I have a program with many independent computations so I decided to parallelize it.
I use Parallel.For/Each.
The results were okay for a dual-core machine - CPU utilization of about 80%-90% most of the time. However, with a dual Xeon machine (i.e. 8 cores) I get only about 30%-40% CPU utilization, although the program spends quite a lot of time (sometimes more than 10 seconds) on the parallel sections, and I see it employs about 20-30 more threads in those sections compared to serial sections. Each thread takes more than 1 second to complete, so I see no reason for them to not work in parallel - unless there is a synchronization problem.
I used the built-in profiler of VS2010, and the results are strange. Even though I use locks only in one place, the profiler reports that about 85% of the program's time is spent on synchronization (also 5-7% sleep, 5-7% execution, under 1% IO).
The locked code is only a cache (a dictionary) get/add:
bool esn_found;
lock (lock_load_esn)
esn_found = cache.TryGetValue(st, out esn);
if(!esn_found)
{
esn = pData.esa_inv_idx.esa[term_idx];
esn.populate(pData.esa_inv_idx.datafile);
lock (lock_load_esn)
{
if (!cache.ContainsKey(st))
cache.Add(st, esn);
}
}
lock_load_esn
is a static member of the class of type Object.
esn.populate
reads from a file using a separate StreamReader for each thread.
However, when I press the Synchronization button to see what causes the most delay, I see that the profiler reports lines which are function entrance lines, and doesn't report the locked sections themselves.
It doesn't even report the function that contains the above code (reminder - the only lock in the program) as part of the blocking profile with noise level 2%. With noise level at 0% it reports all the functions of the program, which I don't understand why they count as blocking synchronizations.
So my question is - what is going on here?
How can it be that 85% of the time is spent on synchronization?
How do I find out what really is the problem with the parallel sections of my program?
Thanks.
Update: After drilling down into the threads (using the extremely useful visualizer) I found out that most of the synchronization time was spent on waiting for the GC thread to complete memory allocations, and that frequent allocations were needed because of generic data structures resize operations.
I'll have to see how to initialize my data structures so that they allocate enough memory on initialization, possibly avoiding this race for the GC thread.
I'll report the results later today.
Update: It appears memory allocations were indeed the cause of the problem. When I used initial capacities for all Dictionaries and Lists in the parallel executed class, the synchronization problem were smaller. I now had only about 80% Synchronization time, with spikes of 70% CPU utilization (previous spikes were only about 40%).
I drilled even further into each thread and discovered that now many calls to GC allocate were made for allocating small objects which were not part of the large dictionaries.

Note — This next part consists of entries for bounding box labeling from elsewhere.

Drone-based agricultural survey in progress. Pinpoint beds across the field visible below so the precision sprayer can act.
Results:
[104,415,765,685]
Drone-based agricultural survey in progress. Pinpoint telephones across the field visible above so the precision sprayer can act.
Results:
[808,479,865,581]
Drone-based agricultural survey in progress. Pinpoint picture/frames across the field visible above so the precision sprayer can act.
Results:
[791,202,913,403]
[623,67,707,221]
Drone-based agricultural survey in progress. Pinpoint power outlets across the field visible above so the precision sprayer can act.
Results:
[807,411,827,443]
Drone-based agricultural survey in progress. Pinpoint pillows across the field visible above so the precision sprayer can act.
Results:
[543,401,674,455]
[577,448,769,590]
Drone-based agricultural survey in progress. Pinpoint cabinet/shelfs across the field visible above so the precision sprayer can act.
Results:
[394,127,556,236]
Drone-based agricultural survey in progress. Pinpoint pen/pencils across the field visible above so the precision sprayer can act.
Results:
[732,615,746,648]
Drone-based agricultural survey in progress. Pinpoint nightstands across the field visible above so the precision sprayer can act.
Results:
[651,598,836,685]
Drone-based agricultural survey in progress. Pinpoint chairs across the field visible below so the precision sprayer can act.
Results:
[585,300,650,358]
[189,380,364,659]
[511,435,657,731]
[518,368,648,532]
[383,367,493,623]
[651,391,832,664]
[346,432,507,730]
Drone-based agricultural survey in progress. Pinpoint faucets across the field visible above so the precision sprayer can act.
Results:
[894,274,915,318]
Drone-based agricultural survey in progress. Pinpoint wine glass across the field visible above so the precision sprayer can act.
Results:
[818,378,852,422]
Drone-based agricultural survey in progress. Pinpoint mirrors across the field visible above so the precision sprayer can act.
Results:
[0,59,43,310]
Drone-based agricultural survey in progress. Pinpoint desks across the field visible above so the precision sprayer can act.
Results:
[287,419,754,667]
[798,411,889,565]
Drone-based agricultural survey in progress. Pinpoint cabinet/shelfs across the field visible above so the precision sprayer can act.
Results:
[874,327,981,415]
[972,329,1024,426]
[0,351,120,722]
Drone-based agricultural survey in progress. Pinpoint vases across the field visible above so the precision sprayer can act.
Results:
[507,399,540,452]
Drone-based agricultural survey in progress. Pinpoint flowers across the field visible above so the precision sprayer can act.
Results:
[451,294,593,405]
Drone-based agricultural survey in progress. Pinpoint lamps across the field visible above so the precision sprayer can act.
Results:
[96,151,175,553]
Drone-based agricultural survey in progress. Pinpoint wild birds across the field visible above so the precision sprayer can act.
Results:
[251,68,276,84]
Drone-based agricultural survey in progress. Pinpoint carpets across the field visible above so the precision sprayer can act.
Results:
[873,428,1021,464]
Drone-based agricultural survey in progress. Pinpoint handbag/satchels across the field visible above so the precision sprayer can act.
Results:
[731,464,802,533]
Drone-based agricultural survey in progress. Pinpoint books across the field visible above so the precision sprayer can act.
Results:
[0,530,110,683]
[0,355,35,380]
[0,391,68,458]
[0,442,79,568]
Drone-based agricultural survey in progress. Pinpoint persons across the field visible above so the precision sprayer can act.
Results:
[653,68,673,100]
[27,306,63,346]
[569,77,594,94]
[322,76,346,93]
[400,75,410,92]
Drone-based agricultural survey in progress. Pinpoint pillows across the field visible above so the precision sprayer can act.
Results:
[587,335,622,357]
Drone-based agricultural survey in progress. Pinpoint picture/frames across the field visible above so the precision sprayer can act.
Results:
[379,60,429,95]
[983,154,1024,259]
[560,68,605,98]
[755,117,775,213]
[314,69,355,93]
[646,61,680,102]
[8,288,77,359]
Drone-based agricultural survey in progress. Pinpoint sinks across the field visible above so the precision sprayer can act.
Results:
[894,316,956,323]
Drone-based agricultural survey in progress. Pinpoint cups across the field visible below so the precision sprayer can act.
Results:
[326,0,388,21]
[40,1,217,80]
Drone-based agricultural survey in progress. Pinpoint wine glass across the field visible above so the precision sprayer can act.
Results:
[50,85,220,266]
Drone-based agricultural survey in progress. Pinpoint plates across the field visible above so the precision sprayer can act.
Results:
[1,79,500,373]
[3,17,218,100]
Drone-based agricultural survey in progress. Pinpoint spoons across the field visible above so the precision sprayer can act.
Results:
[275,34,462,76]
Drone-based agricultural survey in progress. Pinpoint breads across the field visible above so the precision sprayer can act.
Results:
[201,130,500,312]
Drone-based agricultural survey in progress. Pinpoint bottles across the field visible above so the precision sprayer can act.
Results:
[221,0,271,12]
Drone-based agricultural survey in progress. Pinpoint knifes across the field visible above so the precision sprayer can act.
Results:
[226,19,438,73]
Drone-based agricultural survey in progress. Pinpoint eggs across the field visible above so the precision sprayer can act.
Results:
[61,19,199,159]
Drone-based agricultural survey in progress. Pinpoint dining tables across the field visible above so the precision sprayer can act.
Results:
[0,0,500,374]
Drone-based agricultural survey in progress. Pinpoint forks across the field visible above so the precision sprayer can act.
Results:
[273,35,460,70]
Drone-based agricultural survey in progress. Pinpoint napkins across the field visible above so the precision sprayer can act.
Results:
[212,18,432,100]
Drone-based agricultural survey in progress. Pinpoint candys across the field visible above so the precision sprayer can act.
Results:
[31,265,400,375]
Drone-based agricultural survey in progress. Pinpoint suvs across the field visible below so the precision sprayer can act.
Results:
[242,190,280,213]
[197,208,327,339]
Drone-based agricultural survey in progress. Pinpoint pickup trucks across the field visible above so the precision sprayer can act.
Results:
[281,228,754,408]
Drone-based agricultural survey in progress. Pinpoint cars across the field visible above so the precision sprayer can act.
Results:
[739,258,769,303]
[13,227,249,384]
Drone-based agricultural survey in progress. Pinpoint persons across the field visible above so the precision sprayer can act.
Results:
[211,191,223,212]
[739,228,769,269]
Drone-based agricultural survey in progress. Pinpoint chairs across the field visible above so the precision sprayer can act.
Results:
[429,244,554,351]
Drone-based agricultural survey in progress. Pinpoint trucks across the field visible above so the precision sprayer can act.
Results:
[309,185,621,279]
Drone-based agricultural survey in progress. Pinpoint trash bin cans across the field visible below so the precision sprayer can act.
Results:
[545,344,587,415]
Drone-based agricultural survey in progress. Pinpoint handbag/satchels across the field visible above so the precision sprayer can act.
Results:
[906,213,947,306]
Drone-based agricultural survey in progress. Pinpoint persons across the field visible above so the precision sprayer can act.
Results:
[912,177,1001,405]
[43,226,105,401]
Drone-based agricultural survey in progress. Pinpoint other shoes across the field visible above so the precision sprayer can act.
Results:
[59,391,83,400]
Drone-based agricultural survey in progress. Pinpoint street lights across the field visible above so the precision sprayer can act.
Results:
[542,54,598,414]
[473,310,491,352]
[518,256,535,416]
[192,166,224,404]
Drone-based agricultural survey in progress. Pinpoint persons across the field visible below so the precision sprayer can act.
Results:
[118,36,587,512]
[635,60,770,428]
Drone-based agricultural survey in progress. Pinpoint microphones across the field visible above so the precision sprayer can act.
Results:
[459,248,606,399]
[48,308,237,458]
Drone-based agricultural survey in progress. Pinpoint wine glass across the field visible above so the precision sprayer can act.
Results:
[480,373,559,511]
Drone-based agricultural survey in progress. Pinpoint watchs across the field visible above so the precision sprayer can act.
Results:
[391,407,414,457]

I solved this issue by providing each thread with a pool of preallocated such objects, which I use instead of calling the "new" function.
So I essentially implemented a separate pool of memory for each thread, but in a very crude way, which is very time consuming and actually not very good - I still have to use a lot of new for the initialization of these objects, only now I do it once globally and there is less contention on the GC thread, even when having to increase the size of the pool.
But this is definitely not a solution I like as it is not generalized easily and I wouldn't like to write my own memory manager.
Is there a way to tell .NET to allocate a predefined amount of memory for each thread, and then take all memory allocations from the local pool?